Public health officials in North Dakota issued a rabies alert Tuesday after learning someone brought a captive raccoon inside a bar in the small town of Maddock.
The North Dakota Department of Health & Human Services is advising anyone who may have been bitten or had contact with the raccoon's saliva to speak with a health care provider.
The incident happened at the Maddock Bar last Tuesday, according to authorities.
“Because rabies is such a serious disease with a nearly 100% fatality rate, we are making this information available to the public as a precautionary measure,” said Amanda Bakken, an epidemiologist with the state health department.
Bartender Cindy Smith told the Bismarck Tribune a local resident carried the animal into the bar during happy hour and showed it off to another customer.
The woman was immediately asked to leave.
"We finally got her out with it, and that's all that happened," Smith told the Tribune. "It never left her arms one time, and there was absolutely no biting."
Six cases of rabies have been documented in North Dakota this year, including two bats, two cats, one bovine and one skunk.
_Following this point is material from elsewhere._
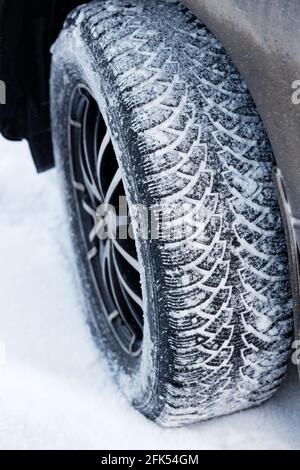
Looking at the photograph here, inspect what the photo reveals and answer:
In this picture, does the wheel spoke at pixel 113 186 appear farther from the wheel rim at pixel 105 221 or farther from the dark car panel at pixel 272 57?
the dark car panel at pixel 272 57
The viral infection is most often transmitted through the bite of an infected animal, but it can also be transmitted if saliva or nervous system tissue from a rabid animal enters open cuts and wounds or the eyes, nose, or mouth.
There is no treatment and rabies is nearly always fatal, but post-exposure vaccines are available for anyone who might've been exposed to the infection.
The Humane Society of the United States says only one human has ever died from the raccoon strain of rabies.